**INFORMATION SHOWN:**
····················
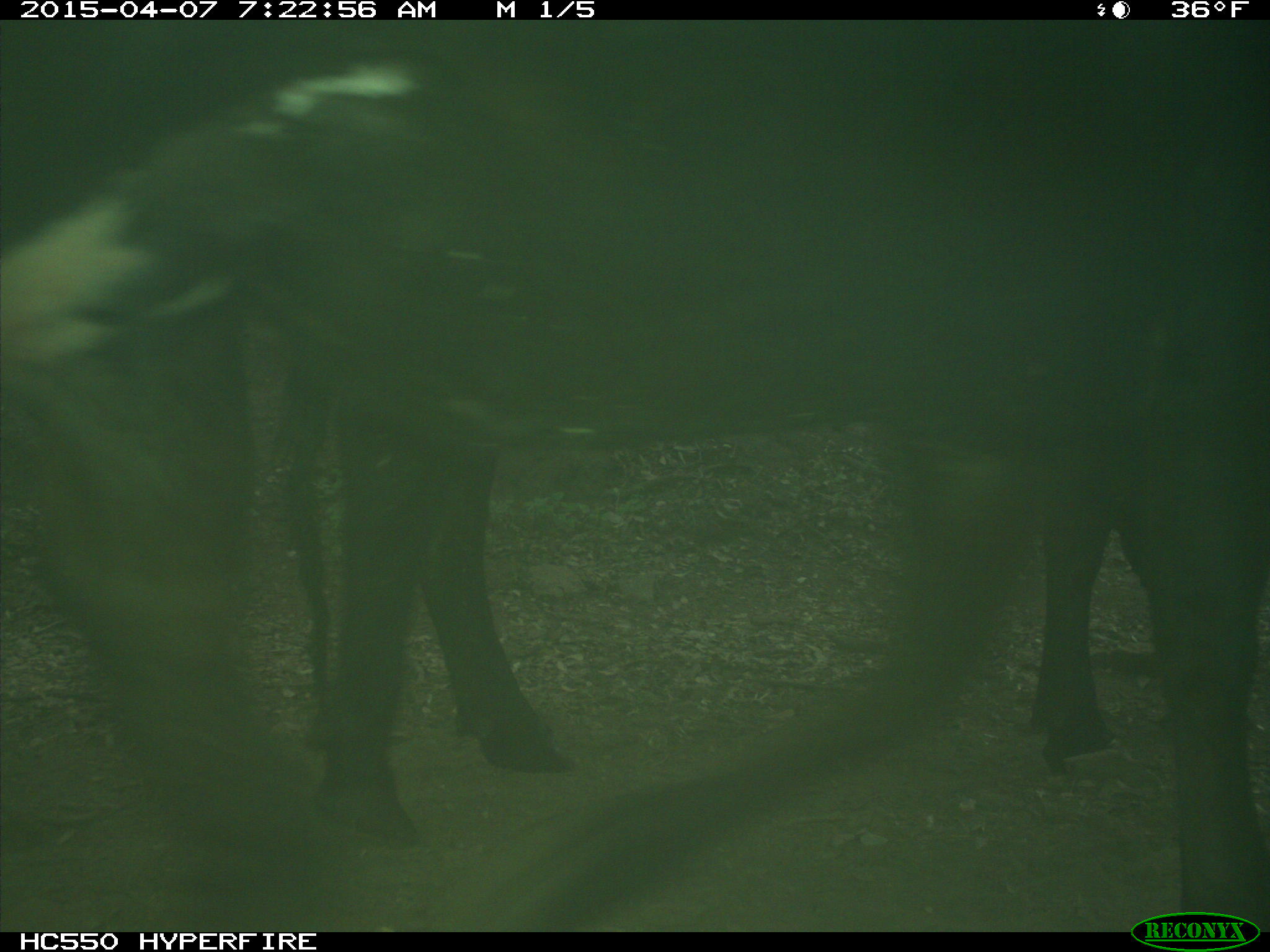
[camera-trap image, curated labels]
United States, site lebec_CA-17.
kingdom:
····················
**REQUIRED WORK:**
The aim is an exact repeat of the entire listing, stripped of pictures.

**TASK OUTPUT:**
[camera-trap image, curated labels]
United States, site lebec_CA-17.
kingdom:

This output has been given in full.